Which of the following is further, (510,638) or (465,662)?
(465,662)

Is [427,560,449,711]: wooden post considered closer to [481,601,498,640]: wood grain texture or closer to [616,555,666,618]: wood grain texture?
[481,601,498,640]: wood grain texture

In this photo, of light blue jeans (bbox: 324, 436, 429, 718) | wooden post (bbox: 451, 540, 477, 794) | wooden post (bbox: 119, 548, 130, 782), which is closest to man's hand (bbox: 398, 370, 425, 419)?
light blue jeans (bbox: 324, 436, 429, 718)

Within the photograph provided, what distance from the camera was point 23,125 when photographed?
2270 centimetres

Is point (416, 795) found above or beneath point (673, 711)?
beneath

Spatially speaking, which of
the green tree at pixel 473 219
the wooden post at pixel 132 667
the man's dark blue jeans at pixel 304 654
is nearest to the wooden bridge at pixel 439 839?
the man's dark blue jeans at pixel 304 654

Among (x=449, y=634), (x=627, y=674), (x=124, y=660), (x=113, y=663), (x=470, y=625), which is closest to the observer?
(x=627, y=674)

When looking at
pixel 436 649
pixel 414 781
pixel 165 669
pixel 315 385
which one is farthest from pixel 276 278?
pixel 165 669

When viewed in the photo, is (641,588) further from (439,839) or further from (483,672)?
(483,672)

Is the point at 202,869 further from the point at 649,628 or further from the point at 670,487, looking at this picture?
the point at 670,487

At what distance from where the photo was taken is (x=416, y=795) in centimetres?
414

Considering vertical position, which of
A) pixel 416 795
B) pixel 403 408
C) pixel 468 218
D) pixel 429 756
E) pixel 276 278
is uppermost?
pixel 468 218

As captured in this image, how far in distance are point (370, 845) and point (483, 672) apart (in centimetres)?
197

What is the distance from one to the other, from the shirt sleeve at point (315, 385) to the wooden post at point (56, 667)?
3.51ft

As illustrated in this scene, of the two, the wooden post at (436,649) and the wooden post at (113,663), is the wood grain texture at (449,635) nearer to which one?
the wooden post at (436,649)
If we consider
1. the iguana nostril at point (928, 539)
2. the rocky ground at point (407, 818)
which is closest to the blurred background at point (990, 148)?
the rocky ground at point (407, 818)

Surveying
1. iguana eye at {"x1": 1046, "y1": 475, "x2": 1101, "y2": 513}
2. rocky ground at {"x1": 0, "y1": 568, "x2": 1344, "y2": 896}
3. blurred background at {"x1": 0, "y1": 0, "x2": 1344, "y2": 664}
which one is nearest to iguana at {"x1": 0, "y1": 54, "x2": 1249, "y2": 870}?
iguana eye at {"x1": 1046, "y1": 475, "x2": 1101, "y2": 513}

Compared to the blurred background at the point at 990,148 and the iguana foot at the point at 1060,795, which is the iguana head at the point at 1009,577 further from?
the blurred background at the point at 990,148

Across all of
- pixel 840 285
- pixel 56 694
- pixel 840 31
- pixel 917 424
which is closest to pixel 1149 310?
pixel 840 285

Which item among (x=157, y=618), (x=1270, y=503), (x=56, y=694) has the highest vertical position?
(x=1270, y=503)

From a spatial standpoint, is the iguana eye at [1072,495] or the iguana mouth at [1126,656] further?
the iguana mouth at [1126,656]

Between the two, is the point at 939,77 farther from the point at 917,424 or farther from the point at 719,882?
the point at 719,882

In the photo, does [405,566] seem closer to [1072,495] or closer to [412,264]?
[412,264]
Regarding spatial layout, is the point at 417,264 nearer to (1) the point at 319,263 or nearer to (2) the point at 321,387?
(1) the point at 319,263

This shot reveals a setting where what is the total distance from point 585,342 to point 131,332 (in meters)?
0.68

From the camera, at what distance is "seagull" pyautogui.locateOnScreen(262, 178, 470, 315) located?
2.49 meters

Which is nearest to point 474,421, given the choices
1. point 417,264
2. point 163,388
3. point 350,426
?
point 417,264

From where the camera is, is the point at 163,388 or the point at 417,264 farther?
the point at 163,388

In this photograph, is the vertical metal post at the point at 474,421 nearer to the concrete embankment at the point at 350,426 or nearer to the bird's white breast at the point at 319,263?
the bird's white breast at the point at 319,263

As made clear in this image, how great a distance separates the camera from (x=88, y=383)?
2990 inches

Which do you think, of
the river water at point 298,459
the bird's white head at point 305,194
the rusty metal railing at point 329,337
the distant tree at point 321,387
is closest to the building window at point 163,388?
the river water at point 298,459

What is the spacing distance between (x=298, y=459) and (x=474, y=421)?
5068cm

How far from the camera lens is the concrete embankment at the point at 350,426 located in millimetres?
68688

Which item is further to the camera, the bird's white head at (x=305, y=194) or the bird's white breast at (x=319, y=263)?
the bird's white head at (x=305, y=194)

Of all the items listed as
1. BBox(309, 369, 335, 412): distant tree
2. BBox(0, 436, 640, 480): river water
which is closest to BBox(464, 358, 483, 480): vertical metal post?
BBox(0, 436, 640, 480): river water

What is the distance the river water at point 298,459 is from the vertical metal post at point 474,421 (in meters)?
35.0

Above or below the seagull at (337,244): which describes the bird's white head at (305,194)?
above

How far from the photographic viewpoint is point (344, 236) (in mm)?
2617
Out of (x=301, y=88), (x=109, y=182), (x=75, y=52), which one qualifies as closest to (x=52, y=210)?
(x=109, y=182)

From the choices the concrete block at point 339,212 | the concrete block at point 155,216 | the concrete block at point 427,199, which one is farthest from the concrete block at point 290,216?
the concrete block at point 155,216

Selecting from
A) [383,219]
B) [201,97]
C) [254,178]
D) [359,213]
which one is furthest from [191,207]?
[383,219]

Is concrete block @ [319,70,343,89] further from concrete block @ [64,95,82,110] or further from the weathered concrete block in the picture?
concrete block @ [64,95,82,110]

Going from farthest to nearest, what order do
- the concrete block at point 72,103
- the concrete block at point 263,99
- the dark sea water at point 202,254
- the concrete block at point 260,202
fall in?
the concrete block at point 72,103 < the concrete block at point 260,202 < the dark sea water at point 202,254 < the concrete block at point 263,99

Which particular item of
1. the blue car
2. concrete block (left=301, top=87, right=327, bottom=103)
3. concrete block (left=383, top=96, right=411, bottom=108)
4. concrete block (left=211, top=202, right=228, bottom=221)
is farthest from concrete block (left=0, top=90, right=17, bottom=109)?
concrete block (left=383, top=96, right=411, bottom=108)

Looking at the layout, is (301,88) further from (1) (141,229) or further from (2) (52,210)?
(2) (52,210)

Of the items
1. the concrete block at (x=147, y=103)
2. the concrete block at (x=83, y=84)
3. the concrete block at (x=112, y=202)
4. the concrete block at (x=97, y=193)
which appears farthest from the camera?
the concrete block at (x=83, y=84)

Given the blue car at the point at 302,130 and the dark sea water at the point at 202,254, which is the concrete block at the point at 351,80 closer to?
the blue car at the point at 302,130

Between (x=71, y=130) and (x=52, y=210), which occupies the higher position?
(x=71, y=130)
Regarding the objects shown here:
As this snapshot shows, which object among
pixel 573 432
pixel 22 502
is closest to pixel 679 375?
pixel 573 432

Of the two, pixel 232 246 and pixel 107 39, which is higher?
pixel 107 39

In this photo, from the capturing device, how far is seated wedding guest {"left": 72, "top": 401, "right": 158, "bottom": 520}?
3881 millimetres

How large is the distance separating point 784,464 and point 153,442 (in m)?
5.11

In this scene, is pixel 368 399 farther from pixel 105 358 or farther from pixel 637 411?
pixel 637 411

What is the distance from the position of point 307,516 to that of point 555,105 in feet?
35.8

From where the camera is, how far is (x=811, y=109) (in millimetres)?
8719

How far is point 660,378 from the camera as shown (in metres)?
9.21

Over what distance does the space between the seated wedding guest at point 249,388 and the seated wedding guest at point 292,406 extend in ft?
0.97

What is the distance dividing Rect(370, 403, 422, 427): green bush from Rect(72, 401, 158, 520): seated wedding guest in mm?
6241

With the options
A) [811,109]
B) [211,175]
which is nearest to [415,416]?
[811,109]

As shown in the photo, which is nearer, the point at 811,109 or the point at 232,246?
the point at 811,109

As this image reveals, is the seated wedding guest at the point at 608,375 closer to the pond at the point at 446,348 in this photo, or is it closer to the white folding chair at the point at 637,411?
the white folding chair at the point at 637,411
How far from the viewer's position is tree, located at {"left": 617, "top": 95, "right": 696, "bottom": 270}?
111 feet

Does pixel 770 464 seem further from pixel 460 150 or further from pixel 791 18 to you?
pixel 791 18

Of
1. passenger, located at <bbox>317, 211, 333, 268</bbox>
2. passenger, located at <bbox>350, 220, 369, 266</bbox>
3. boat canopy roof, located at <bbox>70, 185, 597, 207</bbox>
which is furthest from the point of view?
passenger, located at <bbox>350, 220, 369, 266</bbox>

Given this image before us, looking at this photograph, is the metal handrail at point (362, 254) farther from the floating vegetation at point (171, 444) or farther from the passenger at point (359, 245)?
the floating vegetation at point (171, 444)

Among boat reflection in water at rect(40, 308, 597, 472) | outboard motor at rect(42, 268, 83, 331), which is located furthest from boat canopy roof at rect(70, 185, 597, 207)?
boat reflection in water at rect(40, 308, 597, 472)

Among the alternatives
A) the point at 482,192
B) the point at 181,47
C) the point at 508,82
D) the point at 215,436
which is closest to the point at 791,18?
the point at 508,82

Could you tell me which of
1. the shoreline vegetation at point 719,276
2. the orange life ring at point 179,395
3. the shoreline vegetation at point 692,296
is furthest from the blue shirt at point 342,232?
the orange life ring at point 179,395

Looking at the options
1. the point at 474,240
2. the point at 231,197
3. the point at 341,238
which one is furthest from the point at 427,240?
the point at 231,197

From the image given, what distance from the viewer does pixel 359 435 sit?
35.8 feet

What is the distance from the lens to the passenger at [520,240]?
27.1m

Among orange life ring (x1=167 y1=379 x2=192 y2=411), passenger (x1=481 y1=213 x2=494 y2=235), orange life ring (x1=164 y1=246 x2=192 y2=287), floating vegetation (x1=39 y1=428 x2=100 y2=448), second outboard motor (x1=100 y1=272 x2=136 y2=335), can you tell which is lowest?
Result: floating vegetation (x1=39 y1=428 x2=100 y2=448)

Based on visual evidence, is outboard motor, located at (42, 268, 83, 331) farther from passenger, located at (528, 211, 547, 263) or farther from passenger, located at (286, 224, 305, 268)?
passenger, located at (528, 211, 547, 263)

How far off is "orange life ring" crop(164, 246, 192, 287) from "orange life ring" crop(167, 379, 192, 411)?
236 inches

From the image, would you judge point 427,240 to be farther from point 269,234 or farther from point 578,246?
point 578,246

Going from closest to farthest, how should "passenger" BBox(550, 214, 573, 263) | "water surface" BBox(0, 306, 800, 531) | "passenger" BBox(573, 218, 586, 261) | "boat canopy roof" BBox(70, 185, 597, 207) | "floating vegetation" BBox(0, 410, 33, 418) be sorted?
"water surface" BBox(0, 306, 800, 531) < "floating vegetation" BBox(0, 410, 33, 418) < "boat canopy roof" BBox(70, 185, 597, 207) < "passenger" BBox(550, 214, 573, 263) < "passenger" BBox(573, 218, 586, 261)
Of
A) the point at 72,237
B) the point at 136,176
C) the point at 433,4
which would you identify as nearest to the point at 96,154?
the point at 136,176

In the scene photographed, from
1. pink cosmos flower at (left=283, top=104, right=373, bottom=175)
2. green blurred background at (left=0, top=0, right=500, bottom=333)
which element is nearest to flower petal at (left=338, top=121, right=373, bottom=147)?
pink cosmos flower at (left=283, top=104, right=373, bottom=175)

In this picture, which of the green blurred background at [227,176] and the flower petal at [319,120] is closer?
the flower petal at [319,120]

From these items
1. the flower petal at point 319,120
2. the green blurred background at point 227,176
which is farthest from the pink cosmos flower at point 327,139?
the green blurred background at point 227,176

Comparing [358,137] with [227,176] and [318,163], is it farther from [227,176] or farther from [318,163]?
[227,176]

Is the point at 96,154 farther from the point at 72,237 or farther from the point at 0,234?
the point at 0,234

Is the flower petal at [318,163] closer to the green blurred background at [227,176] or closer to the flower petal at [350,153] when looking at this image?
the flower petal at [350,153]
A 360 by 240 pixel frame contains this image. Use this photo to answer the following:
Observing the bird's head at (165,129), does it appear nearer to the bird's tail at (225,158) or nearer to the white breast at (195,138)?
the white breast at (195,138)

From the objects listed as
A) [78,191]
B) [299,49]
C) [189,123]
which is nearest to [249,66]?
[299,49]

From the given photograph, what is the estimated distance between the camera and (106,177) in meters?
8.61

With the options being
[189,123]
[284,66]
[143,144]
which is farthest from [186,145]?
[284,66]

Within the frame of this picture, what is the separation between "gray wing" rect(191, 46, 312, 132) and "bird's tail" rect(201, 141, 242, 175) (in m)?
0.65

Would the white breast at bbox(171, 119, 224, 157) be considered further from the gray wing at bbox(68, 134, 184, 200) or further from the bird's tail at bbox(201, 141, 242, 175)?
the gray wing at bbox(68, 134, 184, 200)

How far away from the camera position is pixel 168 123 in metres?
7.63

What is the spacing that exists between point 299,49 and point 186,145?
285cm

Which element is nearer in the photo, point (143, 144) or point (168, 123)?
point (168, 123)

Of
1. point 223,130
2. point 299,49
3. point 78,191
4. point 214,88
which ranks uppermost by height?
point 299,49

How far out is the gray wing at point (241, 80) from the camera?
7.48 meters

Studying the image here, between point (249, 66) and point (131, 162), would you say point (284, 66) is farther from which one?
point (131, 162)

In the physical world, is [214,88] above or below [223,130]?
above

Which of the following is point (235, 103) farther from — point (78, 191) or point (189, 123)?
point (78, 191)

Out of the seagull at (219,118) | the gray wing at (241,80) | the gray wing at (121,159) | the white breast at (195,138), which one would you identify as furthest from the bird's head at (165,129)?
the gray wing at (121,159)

----

◆ Exercise aim ◆
Convert the records from the line containing "What is the distance from one" through the line containing "2.49 meters" into a Markdown table with columns No. and Entry. Number each line in order, include both end lines, and omit blank lines.

◆ Final answer ◆
| No. | Entry |
|---|---|
| 1 | What is the distance from one to the other, from the shirt sleeve at point (315, 385) to the wooden post at point (56, 667)? |
| 2 | 3.51ft |
| 3 | As illustrated in this scene, of the two, the wooden post at (436,649) and the wooden post at (113,663), is the wood grain texture at (449,635) nearer to which one? |
| 4 | the wooden post at (436,649) |
| 5 | If we consider |
| 6 | 1. the iguana nostril at point (928, 539) |
| 7 | 2. the rocky ground at point (407, 818) |
| 8 | which is closest to the blurred background at point (990, 148)? |
| 9 | the rocky ground at point (407, 818) |
| 10 | Surveying |
| 11 | 1. iguana eye at {"x1": 1046, "y1": 475, "x2": 1101, "y2": 513} |
| 12 | 2. rocky ground at {"x1": 0, "y1": 568, "x2": 1344, "y2": 896} |
| 13 | 3. blurred background at {"x1": 0, "y1": 0, "x2": 1344, "y2": 664} |
| 14 | which one is nearest to iguana at {"x1": 0, "y1": 54, "x2": 1249, "y2": 870}? |
| 15 | iguana eye at {"x1": 1046, "y1": 475, "x2": 1101, "y2": 513} |
| 16 | Compared to the blurred background at the point at 990,148 and the iguana foot at the point at 1060,795, which is the iguana head at the point at 1009,577 further from? |
| 17 | the blurred background at the point at 990,148 |
| 18 | Across all of |
| 19 | - pixel 840 285 |
| 20 | - pixel 56 694 |
| 21 | - pixel 840 31 |
| 22 | - pixel 917 424 |
| 23 | which is closest to pixel 1149 310? |
| 24 | pixel 840 285 |
| 25 | Which item among (x=157, y=618), (x=1270, y=503), (x=56, y=694) has the highest vertical position? |
| 26 | (x=1270, y=503) |
| 27 | From a spatial standpoint, is the iguana eye at [1072,495] or the iguana mouth at [1126,656] further? |
| 28 | the iguana mouth at [1126,656] |
| 29 | Between the two, is the point at 939,77 farther from the point at 917,424 or farther from the point at 719,882? |
| 30 | the point at 719,882 |
| 31 | In the photo, does [405,566] seem closer to [1072,495] or closer to [412,264]? |
| 32 | [412,264] |
| 33 | Regarding spatial layout, is the point at 417,264 nearer to (1) the point at 319,263 or nearer to (2) the point at 321,387? |
| 34 | (1) the point at 319,263 |
| 35 | This shot reveals a setting where what is the total distance from point 585,342 to point 131,332 (in meters)? |
| 36 | 0.68 |
| 37 | From the camera, at what distance is "seagull" pyautogui.locateOnScreen(262, 178, 470, 315) located? |
| 38 | 2.49 meters |